-------- DATA SUPPLIED --------

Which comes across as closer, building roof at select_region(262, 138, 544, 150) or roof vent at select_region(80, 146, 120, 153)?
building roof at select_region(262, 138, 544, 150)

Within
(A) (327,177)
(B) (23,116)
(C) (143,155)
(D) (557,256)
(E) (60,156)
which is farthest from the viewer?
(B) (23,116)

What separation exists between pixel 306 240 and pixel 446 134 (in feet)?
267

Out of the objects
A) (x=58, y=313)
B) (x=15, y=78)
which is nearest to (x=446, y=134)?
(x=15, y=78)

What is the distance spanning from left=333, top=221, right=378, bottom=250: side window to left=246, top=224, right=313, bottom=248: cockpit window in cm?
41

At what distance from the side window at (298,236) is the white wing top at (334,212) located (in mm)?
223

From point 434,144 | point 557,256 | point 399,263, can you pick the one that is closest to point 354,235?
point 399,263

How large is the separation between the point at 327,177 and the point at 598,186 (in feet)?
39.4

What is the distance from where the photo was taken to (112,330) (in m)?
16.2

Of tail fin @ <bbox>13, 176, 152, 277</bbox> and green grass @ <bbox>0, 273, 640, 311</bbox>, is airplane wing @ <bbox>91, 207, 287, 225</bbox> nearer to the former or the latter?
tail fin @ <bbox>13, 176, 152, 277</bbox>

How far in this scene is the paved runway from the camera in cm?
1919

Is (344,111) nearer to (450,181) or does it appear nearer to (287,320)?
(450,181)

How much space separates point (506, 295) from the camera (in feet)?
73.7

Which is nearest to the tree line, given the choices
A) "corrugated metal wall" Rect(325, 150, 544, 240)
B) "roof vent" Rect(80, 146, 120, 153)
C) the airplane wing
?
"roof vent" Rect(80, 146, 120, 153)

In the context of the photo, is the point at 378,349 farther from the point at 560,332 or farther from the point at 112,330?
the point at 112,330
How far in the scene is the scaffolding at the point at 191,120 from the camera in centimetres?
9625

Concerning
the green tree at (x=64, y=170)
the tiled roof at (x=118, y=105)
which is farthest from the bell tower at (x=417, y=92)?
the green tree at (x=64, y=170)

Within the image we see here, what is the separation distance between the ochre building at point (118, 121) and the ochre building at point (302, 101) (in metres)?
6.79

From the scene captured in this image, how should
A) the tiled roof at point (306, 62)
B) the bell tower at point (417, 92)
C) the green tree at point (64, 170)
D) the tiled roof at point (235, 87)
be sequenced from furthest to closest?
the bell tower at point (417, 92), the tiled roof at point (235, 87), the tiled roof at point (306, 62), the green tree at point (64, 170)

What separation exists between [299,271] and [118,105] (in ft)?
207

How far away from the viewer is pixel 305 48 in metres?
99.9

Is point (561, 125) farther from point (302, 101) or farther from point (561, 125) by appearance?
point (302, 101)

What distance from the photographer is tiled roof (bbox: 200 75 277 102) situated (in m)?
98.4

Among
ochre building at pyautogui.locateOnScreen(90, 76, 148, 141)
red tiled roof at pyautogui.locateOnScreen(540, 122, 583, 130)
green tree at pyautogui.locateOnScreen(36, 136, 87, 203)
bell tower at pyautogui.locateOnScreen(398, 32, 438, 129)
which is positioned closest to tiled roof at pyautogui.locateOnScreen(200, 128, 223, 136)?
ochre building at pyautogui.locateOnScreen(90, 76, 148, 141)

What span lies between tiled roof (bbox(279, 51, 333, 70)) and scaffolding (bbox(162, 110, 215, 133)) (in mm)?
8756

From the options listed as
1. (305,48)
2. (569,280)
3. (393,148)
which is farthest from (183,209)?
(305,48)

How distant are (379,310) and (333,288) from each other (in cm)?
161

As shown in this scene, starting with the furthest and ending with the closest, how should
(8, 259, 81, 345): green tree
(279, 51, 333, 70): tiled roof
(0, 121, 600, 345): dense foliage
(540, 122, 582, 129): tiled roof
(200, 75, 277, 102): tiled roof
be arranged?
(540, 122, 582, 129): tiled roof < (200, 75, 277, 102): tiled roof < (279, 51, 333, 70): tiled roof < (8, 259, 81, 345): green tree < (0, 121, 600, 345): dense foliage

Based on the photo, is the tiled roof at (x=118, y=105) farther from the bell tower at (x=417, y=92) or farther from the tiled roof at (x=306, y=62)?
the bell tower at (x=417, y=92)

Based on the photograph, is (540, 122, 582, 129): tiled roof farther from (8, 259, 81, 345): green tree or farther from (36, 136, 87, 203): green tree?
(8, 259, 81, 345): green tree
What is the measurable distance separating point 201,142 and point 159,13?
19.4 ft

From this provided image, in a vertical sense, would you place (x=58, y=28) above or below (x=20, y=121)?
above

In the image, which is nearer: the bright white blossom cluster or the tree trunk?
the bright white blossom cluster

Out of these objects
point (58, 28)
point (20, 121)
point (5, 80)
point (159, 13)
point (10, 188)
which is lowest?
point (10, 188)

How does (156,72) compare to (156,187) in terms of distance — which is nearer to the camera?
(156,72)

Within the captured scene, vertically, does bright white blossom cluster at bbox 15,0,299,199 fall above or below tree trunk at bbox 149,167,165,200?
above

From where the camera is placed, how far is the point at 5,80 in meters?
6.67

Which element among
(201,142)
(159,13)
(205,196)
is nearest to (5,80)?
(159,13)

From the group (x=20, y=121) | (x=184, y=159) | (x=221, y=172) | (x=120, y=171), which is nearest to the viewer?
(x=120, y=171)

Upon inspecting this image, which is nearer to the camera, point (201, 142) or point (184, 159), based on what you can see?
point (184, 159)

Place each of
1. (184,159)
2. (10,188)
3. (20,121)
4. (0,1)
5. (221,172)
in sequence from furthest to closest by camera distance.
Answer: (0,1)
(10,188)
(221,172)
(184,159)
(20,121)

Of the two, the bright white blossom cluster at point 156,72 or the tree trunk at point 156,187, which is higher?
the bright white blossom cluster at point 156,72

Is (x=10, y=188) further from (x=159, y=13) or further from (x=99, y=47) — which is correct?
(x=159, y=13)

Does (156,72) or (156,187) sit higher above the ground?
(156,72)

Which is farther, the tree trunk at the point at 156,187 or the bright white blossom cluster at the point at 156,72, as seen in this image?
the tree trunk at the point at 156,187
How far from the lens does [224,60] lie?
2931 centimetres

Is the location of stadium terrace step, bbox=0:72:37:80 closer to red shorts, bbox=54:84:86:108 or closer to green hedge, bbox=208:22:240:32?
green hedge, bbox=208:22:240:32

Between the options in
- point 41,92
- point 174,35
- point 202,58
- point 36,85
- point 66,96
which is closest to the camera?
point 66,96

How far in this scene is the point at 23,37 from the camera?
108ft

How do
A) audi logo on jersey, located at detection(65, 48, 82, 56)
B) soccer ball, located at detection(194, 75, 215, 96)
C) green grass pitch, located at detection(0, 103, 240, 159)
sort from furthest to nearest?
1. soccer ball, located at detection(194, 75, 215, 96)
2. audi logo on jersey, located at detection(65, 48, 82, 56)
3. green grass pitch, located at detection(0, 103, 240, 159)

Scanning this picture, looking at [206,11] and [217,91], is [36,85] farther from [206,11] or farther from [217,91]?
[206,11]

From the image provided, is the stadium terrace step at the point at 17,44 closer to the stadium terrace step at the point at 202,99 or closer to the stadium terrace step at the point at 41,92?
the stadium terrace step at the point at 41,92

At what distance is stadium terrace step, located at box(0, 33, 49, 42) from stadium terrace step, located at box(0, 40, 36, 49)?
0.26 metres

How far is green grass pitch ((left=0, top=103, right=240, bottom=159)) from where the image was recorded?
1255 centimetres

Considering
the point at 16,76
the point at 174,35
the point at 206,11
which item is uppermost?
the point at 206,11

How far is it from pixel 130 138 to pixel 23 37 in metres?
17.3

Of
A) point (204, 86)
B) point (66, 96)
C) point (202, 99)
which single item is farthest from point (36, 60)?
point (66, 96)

--------

◆ GIVEN PROBLEM ◆
Please repeat the listing exactly, with nothing left out.

◆ WRITTEN ANSWER ◆
Which comes across as closer, building roof at select_region(262, 138, 544, 150) or roof vent at select_region(80, 146, 120, 153)?
building roof at select_region(262, 138, 544, 150)

Within
(A) (327,177)
(B) (23,116)
(C) (143,155)
(D) (557,256)
(E) (60,156)
which is farthest from the viewer?
(B) (23,116)

What separation exists between pixel 306 240 and pixel 446 134 (in feet)?
267

Out of the objects
A) (x=58, y=313)
B) (x=15, y=78)
which is nearest to (x=446, y=134)?
(x=15, y=78)

What is the distance spanning from left=333, top=221, right=378, bottom=250: side window to left=246, top=224, right=313, bottom=248: cockpit window in cm?
41

At what distance from the side window at (298,236) is the white wing top at (334,212) located (in mm)?
223

From point 434,144 | point 557,256 | point 399,263, can you pick the one that is closest to point 354,235?
point 399,263

How large is the separation between the point at 327,177 and the point at 598,186 (in feet)?
39.4

What is the distance from where the photo was taken to (112,330) (in m)?
16.2

Of tail fin @ <bbox>13, 176, 152, 277</bbox> and green grass @ <bbox>0, 273, 640, 311</bbox>, is airplane wing @ <bbox>91, 207, 287, 225</bbox> nearer to the former or the latter?
tail fin @ <bbox>13, 176, 152, 277</bbox>

How far in this scene is the paved runway from the camera in cm?
1919

Is (344,111) nearer to (450,181) or does it appear nearer to (287,320)?
(450,181)

How much space separates point (506, 295) from the camera (in feet)?
73.7

Which is nearest to the tree line, given the choices
A) "corrugated metal wall" Rect(325, 150, 544, 240)
B) "roof vent" Rect(80, 146, 120, 153)
C) the airplane wing
?
"roof vent" Rect(80, 146, 120, 153)

In the context of the photo, is the point at 378,349 farther from the point at 560,332 or farther from the point at 112,330?
the point at 112,330
How far in the scene is the scaffolding at the point at 191,120 from the camera in centimetres?
9625

Concerning
the green tree at (x=64, y=170)
the tiled roof at (x=118, y=105)
which is farthest from the bell tower at (x=417, y=92)?
the green tree at (x=64, y=170)

Within the image we see here, what is the separation distance between the ochre building at point (118, 121) and the ochre building at point (302, 101) (in metres)?
6.79

From the scene captured in this image, how should
A) the tiled roof at point (306, 62)
B) the bell tower at point (417, 92)
C) the green tree at point (64, 170)
D) the tiled roof at point (235, 87)
be sequenced from furthest to closest?
the bell tower at point (417, 92), the tiled roof at point (235, 87), the tiled roof at point (306, 62), the green tree at point (64, 170)

What separation exists between [299,271] and [118,105] (in ft)?
207

How far away from the viewer is pixel 305 48 in metres?
99.9

Is point (561, 125) farther from point (302, 101) or farther from point (561, 125) by appearance?
point (302, 101)

What distance from the photographer is tiled roof (bbox: 200 75 277 102) situated (in m)?
98.4

Among
ochre building at pyautogui.locateOnScreen(90, 76, 148, 141)
red tiled roof at pyautogui.locateOnScreen(540, 122, 583, 130)
green tree at pyautogui.locateOnScreen(36, 136, 87, 203)
bell tower at pyautogui.locateOnScreen(398, 32, 438, 129)
which is positioned closest to tiled roof at pyautogui.locateOnScreen(200, 128, 223, 136)?
ochre building at pyautogui.locateOnScreen(90, 76, 148, 141)

What span lies between tiled roof (bbox(279, 51, 333, 70)) and scaffolding (bbox(162, 110, 215, 133)) (in mm)?
8756

From the options listed as
1. (305,48)
2. (569,280)
3. (393,148)
which is farthest from (183,209)?
(305,48)

How distant are (379,310) and (333,288) from each other (in cm)?
161

As shown in this scene, starting with the furthest and ending with the closest, how should
(8, 259, 81, 345): green tree
(279, 51, 333, 70): tiled roof
(0, 121, 600, 345): dense foliage
(540, 122, 582, 129): tiled roof
(200, 75, 277, 102): tiled roof
be arranged?
(540, 122, 582, 129): tiled roof < (200, 75, 277, 102): tiled roof < (279, 51, 333, 70): tiled roof < (8, 259, 81, 345): green tree < (0, 121, 600, 345): dense foliage

Based on the photo, is the tiled roof at (x=118, y=105) farther from the bell tower at (x=417, y=92) or farther from the tiled roof at (x=306, y=62)?
the bell tower at (x=417, y=92)

Based on the photograph, is (540, 122, 582, 129): tiled roof farther from (8, 259, 81, 345): green tree or farther from (36, 136, 87, 203): green tree?
(8, 259, 81, 345): green tree
What is the measurable distance separating point 201,142 and point 159,13?
19.4 ft

From this provided image, in a vertical sense, would you place (x=58, y=28) above or below (x=20, y=121)?
above

In the image, which is nearer: the bright white blossom cluster or the tree trunk?
the bright white blossom cluster

Out of these objects
point (58, 28)
point (20, 121)
point (5, 80)
point (159, 13)
point (10, 188)
which is lowest?
point (10, 188)

How does (156,72) compare to (156,187) in terms of distance — which is nearer to the camera?
(156,72)

Within the captured scene, vertically, does bright white blossom cluster at bbox 15,0,299,199 fall above or below tree trunk at bbox 149,167,165,200?
above

From where the camera is placed, how far is the point at 5,80 in meters?
6.67

Which element among
(201,142)
(159,13)
(205,196)
is nearest to (5,80)?
(159,13)

From the group (x=20, y=121) | (x=184, y=159) | (x=221, y=172) | (x=120, y=171), which is nearest to the viewer?
(x=120, y=171)

Upon inspecting this image, which is nearer to the camera, point (201, 142) or point (184, 159), based on what you can see?
point (184, 159)

Place each of
1. (184,159)
2. (10,188)
3. (20,121)
4. (0,1)
5. (221,172)
in sequence from furthest to closest by camera distance.
Answer: (0,1)
(10,188)
(221,172)
(184,159)
(20,121)

Of the two, the bright white blossom cluster at point 156,72 or the tree trunk at point 156,187, which is higher?
the bright white blossom cluster at point 156,72

Is (x=10, y=188) further from (x=159, y=13) or further from (x=99, y=47) — which is correct?
(x=159, y=13)

Does (156,72) or (156,187) sit higher above the ground?
(156,72)

Which is farther, the tree trunk at the point at 156,187 or the bright white blossom cluster at the point at 156,72, as seen in this image?
the tree trunk at the point at 156,187
How far from the lens does [224,60] lie?
2931 centimetres

Is the location of stadium terrace step, bbox=0:72:37:80 closer to red shorts, bbox=54:84:86:108 or closer to green hedge, bbox=208:22:240:32?
green hedge, bbox=208:22:240:32

Between the options in
- point 41,92
- point 174,35
- point 202,58
- point 36,85
- point 66,96
which is closest to the camera?
point 66,96

How far in this scene is the point at 23,37 from the camera?
108ft

How do
A) audi logo on jersey, located at detection(65, 48, 82, 56)
B) soccer ball, located at detection(194, 75, 215, 96)
C) green grass pitch, located at detection(0, 103, 240, 159)
sort from furthest to nearest?
1. soccer ball, located at detection(194, 75, 215, 96)
2. audi logo on jersey, located at detection(65, 48, 82, 56)
3. green grass pitch, located at detection(0, 103, 240, 159)

Scanning this picture, looking at [206,11] and [217,91], is [36,85] farther from [206,11] or farther from [217,91]?
[206,11]

From the image provided, is the stadium terrace step at the point at 17,44 closer to the stadium terrace step at the point at 202,99 or closer to the stadium terrace step at the point at 41,92?
the stadium terrace step at the point at 41,92

At what distance is stadium terrace step, located at box(0, 33, 49, 42) from stadium terrace step, located at box(0, 40, 36, 49)?
0.26 metres

How far is green grass pitch ((left=0, top=103, right=240, bottom=159)) from where the image was recorded?
1255 centimetres

Considering
the point at 16,76
the point at 174,35
the point at 206,11
which item is uppermost?
the point at 206,11

How far is it from pixel 130 138 to pixel 23 37 in metres?
17.3

Of
A) point (204, 86)
B) point (66, 96)
C) point (202, 99)
which single item is farthest from point (36, 60)?
point (66, 96)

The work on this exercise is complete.